Rational Engineering of Advanced Clostridia for Transformational Improvements in Fermentation
acronym: REACTIF

RESULTS of REACTIF: Presentation can be found here.

Project coordinator:
- Chief Scientific Officer Edward Green - Green Biologics Limited, Abingdon - UK
Project leader:
- Dr. Andrew Dustan - Weyland AS, Blomsterdalen - Norway
- Prof. Dr. Rolf Daniel - Department of Genomic and Applied Microbiology & Göttingen Genomics Laboratory (G2L), Georg-August-University Göttingen - Germany
- Prof. Nigel Minton - Clostridia Research Group (CRG), University of Nottingham - UK
- Prof. Dr. Peter Dürre - University of Ulm - Germany

Challenge & objectives
The production of n-butanol from fermentation of sugar using Clostridia has tremendous industrial potential (n-butanol is an important chemical intermediate for paints plastics, coatings and polymers). Butanol production via fermentation is sustainable, environmentally friendly and offers a lower cost route than synthetic production from oil. However, the conventional fermentation route using Clostridia suffers from low titres and volumetric productivities and a reliance on expensive (and edible) starch-based feedstocks. Commercial implementation requires novel strains with improved fermentation performance and strains capable of fermenting non-food, cellulosic feedstocks.
Our aim is to develop advanced Clostridia strains. Specific deliverables include:

  • identification and characterisation of alleles (genes) responsible for the desired tolerance traits, using genomic approaches, both in historical strains that were used commercially over four decades and in current production strains following the implementation of novel directed evolution strategies;
  • transfer of the identified alleles into current, robust production strains, together with rational metabolic engineering to improve product titres;
  • assessment of strain(s) performance on cellulosic feedstocks at lab and pilot scale.

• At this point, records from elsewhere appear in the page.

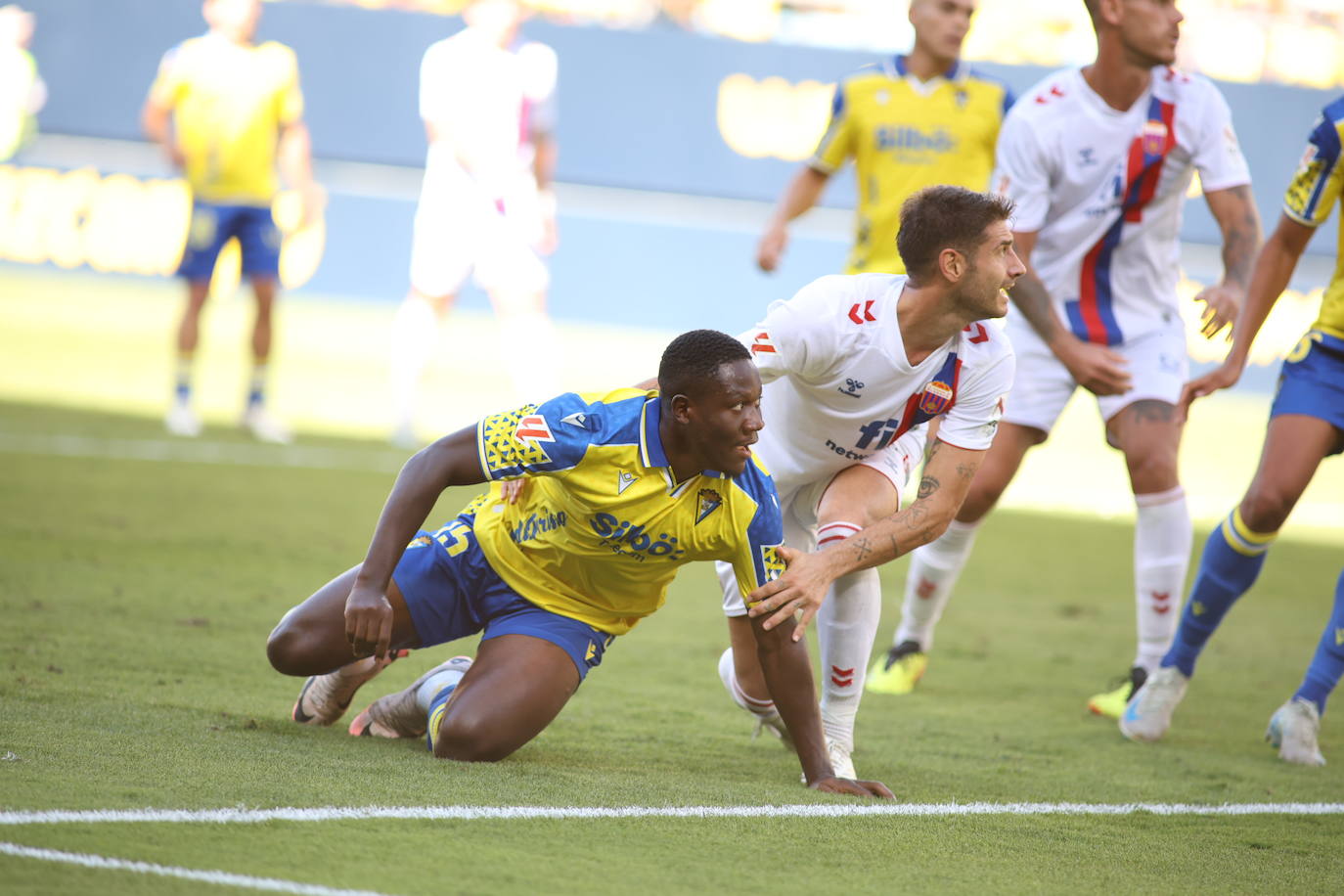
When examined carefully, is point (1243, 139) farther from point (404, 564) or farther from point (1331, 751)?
point (404, 564)

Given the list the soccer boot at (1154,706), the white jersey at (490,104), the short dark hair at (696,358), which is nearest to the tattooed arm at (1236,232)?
the soccer boot at (1154,706)

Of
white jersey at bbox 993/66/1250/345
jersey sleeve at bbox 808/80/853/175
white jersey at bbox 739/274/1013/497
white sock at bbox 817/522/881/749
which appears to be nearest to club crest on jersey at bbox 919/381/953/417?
white jersey at bbox 739/274/1013/497

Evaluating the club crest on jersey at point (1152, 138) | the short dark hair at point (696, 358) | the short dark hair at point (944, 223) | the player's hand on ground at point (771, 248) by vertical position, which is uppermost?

Expected results & exploitation

Significant project IP will be created during all stages of the project and in particular the identification and manipulation of novel, non-obvious gene targets. The project will deliver advanced Clostridia strains that offer a transformational change to fermentation performance and process economics (projected butanol cost reductions of 300 $/T and a 50% reduction in CAPEX). The strains will exhibit:

  • enhanced growth rates and tolerance to deviations in commercial process conditions;
  • increased tolerance to cellulosic feedstock inhibitors, and;
  • improved tolerance to the end product (butanol).

The commercial outputs of the project will be exploited by Green Biologics Ltd. (GBL) and Weyland, who bridge the commercial supply chain from feedstock to butanol production. They will develop a design brief for an integrated fermentation plant with a cellulosic feedstock and determine production cost together with energy and carbon balances over the complete lifecycle.